Munnar Divisional Forestry Officer Raju Francis said the forestry department will soon repair the solar fences hanging in the area.
“I will submit a report in this regard to the Chief Wildlife Warden based on Varma’s recommendation,” he said.
Solar fences have thick steel wires suspended in a row from a thick horizontal overhead wire supported by two iron posts at each end. The wires will be connected to solar power systems or other low power sources where there is a significant canopy. The wires hang like a curtain, which will deter jumbos from entering human habitations, but allow small wild animals to pass underneath.
Forest department officials said the wild elephants were destroying normal solar fences and entering human dwellings. “We hope the overhead solar fence will be helpful in preventing them from entering human habitations,” a forestry official said.
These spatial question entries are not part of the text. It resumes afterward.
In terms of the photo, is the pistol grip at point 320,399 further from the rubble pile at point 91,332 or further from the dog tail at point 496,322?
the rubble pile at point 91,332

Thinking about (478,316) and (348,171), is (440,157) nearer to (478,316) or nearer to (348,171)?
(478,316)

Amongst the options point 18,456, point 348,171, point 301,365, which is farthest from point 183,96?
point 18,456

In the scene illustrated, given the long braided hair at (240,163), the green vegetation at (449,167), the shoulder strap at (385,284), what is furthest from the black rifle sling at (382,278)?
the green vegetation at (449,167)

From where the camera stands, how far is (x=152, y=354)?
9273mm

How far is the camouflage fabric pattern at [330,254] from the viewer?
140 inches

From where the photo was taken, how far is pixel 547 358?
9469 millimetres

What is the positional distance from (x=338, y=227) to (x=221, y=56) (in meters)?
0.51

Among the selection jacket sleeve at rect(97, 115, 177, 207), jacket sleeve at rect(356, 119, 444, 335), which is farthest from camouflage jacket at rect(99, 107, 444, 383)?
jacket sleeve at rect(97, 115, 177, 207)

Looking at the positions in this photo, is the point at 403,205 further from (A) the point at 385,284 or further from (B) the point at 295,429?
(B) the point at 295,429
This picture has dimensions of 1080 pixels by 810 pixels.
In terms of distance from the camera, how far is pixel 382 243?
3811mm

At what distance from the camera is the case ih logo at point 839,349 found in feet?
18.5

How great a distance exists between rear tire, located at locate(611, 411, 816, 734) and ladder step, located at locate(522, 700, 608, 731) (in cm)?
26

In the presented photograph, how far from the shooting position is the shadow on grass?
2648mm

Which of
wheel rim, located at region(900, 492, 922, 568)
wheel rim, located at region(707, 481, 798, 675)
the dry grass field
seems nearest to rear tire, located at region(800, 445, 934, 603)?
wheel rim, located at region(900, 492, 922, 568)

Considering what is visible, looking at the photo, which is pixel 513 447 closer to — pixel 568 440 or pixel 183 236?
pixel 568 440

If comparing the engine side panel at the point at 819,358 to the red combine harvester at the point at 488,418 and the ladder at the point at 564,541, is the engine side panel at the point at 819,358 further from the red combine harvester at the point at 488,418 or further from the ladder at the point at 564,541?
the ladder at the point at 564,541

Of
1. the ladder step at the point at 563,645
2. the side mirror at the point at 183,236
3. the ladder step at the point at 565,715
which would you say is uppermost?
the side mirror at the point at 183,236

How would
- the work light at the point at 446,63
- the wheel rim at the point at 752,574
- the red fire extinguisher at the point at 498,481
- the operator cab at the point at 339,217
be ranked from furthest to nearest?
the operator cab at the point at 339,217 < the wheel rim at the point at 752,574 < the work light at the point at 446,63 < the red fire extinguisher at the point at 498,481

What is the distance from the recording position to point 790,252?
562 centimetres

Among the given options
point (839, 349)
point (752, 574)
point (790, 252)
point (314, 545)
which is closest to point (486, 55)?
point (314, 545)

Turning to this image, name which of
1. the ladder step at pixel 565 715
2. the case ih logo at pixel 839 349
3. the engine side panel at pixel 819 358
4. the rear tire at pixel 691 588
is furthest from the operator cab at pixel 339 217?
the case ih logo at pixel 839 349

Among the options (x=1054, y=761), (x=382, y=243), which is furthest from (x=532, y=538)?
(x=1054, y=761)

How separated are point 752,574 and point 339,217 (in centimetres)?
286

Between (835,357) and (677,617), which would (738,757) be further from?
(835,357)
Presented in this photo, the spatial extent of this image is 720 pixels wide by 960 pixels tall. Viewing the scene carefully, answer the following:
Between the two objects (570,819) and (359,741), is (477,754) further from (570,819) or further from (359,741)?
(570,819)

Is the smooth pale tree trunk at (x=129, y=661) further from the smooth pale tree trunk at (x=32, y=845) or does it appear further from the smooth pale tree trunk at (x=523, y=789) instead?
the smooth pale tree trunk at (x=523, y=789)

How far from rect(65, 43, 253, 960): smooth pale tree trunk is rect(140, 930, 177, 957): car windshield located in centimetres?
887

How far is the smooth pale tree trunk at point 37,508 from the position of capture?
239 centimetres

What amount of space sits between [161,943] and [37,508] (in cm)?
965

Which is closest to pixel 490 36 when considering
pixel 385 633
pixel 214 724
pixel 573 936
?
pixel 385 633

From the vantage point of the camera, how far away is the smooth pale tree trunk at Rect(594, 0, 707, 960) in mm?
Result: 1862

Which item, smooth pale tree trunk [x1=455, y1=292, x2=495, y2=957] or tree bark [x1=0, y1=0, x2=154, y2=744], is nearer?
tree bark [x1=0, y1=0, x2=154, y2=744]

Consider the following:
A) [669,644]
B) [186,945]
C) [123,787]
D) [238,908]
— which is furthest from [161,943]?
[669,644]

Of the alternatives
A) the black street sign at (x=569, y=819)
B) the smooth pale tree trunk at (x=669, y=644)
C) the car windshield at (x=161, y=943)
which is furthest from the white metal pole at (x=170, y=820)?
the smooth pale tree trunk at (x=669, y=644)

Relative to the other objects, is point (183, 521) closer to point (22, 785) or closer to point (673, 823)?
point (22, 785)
“The suspended fence will be fixed on the premises of the houses in Panthadikkalam and an area of ​​80 acres in Chinnakkana. The cost of fixing a normal fence is Rs 1.5 lakh per km, while the hanging fence is Rs 6.5 lakh per km. The forest department plans to fence nearly 20km to control the entry of wild elephants into the area,” a forestry official said.
According to Forest Department sources, implementing Varma’s recommendations will take at least a year to a year and a half. “We can’t wait that long and have decided to put up hanging fences first,” an official said.
Officials said the encampment of elephants in the area not only poses a threat to humans but also to elephants. “During the period 2004-05, there were 40 elephants in the Chinnakkana region. Over the years, the number of elephants in the region has decreased and it is now only 24. Elephants in the region do not receive proper nutritious food, which affects their reproductive power. In the absence of proper nutritious food, the tusks become less interested in mating and roam the area. The number of new calves in the area has also dropped significantly,” a Forest Department source said.
According to sources, more than 41 people have lost their lives in wild elephant attacks in Munnar wildlife division since 2010.
The district secretary of the Society for the Prevention of Cruelty to Animals, MN Jayachandran, said the government had allocated human settlements in Chinnakkanal without proper study. “When the government issued settlements in the area, it affected the smooth movement of elephants, resulting in human-animal conflict. Now people and elephants are the victims of the government’s wrong decision,” Jayachandran said.
Munnar’s former MPO, Prekrithi Sreevastava, had submitted a report to the state government in 2002-2003 which stressed that the government should not allow settlements in and around the Anayirankal Dam areas. But the AK Antony government ignored the report and allowed settlements in 301 settlements in Sinkukandam and Chempakathamkudy areas.